Gewebe, die nach dem Tod gespendet werden können, sind neben Augenhornhäuten, Herzklappen sowie Blutgefäßen auch Knochen und Haut. Gewebespenden sind noch bis zu drei Tage nach Todeseintritt möglich. Die Hirntoddiagnostik spielt bei der Gewebespende keine Rolle. Heute stammen mehr als 90 Prozent der Gewebespenden von Menschen, die an einem Herz-Kreislauftod verstorben sind. Wichtigste Voraussetzung für eine erfolgreiche Gewebespende ist die Meldung eines möglichen Spenders an die Gewebeeinrichtung. "Die DGFG hat bundesweit Strukturen aufgebaut, die die Gewebespende bei Herz-Kreislauftoten Spendern sicherstellen", sagt Prof. Björn Nashan, Vorsitzender des Stiftungsrates der Deutschen Stiftung Organtransplantation. Der Erfolg der DGFG in den vergangenen zehn Jahren beruhe u. a. auf einem System von Verstorbenenmeldungen der kooperierenden Krankenhäuser und einem Screening jeder dieser Meldungen. Ein System, das eine fast lückenlose Identifikation potenzieller Spender ermöglicht.

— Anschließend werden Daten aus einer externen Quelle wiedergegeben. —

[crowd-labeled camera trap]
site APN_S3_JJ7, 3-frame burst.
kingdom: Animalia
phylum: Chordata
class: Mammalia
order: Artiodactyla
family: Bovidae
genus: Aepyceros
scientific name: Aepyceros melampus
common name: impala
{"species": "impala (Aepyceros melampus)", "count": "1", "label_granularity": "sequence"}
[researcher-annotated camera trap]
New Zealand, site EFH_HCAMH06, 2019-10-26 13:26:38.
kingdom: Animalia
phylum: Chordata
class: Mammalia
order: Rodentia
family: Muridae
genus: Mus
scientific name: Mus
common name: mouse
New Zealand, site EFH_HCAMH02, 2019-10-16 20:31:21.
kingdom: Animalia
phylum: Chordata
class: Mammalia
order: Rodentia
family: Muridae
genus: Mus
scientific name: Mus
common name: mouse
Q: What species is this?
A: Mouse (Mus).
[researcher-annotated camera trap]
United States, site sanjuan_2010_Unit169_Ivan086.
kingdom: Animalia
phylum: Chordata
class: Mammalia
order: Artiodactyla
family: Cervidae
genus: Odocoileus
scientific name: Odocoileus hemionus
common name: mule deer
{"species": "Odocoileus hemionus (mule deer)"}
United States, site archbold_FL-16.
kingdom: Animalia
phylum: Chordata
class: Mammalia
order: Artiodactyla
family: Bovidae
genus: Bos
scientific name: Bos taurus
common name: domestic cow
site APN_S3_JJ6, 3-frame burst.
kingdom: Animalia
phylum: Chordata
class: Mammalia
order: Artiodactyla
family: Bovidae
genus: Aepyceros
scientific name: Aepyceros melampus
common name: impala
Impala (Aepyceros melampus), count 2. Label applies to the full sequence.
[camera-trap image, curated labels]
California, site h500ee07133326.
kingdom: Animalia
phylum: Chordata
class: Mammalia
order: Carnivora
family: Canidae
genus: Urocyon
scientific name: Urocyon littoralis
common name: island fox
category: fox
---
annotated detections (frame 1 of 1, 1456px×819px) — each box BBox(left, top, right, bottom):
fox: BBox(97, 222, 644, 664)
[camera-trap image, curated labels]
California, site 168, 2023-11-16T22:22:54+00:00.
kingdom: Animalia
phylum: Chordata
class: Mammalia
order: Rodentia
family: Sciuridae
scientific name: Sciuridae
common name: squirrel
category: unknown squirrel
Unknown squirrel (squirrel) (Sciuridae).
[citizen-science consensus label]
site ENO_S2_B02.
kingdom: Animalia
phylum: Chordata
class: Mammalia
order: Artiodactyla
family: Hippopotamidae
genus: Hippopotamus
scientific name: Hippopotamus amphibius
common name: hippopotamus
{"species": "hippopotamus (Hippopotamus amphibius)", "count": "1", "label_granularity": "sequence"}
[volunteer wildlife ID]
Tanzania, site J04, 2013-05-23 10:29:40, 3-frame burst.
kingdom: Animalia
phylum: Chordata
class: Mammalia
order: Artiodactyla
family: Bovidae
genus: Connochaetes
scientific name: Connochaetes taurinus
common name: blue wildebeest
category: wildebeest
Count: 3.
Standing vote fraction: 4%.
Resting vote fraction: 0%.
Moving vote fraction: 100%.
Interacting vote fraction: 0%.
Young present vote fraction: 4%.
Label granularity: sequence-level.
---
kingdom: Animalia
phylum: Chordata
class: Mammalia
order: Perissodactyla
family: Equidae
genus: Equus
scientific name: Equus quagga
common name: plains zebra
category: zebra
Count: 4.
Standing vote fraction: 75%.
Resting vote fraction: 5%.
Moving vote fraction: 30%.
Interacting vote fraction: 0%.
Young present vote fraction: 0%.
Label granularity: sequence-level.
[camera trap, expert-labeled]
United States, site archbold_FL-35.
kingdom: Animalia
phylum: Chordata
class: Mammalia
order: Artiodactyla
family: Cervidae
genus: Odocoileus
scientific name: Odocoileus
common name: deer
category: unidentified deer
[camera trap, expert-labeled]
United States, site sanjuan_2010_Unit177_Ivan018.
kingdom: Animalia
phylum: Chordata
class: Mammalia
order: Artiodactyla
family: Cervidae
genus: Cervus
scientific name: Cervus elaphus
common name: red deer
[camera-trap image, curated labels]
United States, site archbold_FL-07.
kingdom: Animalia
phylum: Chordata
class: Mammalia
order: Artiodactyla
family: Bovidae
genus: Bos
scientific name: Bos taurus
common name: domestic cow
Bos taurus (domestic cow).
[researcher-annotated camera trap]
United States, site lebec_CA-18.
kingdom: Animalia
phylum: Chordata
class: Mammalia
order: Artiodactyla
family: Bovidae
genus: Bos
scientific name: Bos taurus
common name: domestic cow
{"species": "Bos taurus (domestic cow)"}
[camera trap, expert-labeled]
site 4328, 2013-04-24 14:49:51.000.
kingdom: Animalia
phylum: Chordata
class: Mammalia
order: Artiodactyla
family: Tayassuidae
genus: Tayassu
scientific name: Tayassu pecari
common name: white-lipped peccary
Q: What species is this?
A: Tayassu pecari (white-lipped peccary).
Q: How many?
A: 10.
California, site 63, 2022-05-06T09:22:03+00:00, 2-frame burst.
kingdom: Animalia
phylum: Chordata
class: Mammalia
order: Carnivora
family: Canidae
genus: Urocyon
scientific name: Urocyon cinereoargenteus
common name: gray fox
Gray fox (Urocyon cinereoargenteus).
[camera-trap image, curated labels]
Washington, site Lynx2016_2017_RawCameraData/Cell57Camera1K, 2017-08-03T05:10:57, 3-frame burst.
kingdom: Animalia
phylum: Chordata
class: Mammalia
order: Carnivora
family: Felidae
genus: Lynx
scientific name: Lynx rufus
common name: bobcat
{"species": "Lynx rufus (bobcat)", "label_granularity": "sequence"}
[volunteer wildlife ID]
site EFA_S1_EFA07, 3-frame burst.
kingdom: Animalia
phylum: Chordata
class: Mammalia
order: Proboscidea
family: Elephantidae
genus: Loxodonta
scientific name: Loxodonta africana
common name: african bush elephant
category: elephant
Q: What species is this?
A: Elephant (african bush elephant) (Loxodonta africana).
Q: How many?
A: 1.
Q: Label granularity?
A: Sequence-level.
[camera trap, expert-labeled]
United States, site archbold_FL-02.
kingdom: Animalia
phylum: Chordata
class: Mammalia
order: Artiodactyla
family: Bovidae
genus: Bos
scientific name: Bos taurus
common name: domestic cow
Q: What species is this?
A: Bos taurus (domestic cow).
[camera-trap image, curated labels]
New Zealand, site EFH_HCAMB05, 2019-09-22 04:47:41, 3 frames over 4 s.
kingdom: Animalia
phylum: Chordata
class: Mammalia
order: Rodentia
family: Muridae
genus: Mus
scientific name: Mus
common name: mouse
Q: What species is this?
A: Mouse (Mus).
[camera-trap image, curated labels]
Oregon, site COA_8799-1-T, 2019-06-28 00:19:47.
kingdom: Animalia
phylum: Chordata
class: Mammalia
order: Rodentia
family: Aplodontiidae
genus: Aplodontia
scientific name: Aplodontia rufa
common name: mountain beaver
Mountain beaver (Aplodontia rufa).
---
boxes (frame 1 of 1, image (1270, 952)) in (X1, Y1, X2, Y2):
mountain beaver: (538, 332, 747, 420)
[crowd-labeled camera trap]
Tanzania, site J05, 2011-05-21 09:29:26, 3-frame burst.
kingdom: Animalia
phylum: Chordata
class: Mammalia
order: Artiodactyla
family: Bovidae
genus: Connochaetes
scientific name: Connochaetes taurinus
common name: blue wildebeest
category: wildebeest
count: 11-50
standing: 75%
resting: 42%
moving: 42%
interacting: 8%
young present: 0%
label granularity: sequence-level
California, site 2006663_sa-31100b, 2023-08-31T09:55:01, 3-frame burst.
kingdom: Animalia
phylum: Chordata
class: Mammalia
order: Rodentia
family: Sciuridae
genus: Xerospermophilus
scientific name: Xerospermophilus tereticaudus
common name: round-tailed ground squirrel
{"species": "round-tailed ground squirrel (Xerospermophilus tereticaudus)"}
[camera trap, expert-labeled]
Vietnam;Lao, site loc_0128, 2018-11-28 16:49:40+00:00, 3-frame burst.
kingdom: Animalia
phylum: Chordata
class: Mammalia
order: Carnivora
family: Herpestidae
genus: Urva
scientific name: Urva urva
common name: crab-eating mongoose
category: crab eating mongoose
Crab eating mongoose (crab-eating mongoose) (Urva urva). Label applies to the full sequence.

Mit dem Inkrafttreten des Gewebegesetzes zum 1. August 2007 hat sich die Gewebemedizin in Deutschland grundlegend verändert. Heute, eine Dekade später, zieht die Deutsche Krankenhausgesellschaft (DKG) das Fazit, dass sich die Gewebeversorgung in Deutschland auf einem guten Weg befindet und die Versorgung der Bevölkerung weitgehend gesichert ist. Doch es besteht weiterer Verbesserungsbedarf, da einige Gewebearten nach wie vor nicht ausreichend zur Verfügung stehen und es dadurch zu längeren Wartezeiten für die Patienten kommen kann, wie insbesondere bei Augenhornhäuten und kardiovaskulärem Gewebe. Deshalb sind weitere Maßnahmen zur Verbesserung der Versorgungslage erforderlich. "Dass Anfang Juni 2017 mit dem Gesetz zur Fortschreibung der Blut- und Gewebevorschriften die Tätigkeiten sogenannter mobiler Entnahmeteams auf eine neue gesetzliche Grundlage gestellt wurden, ist dabei wichtig und richtig" erklärte Georg Baum, Hauptgeschäftsführer der DKG.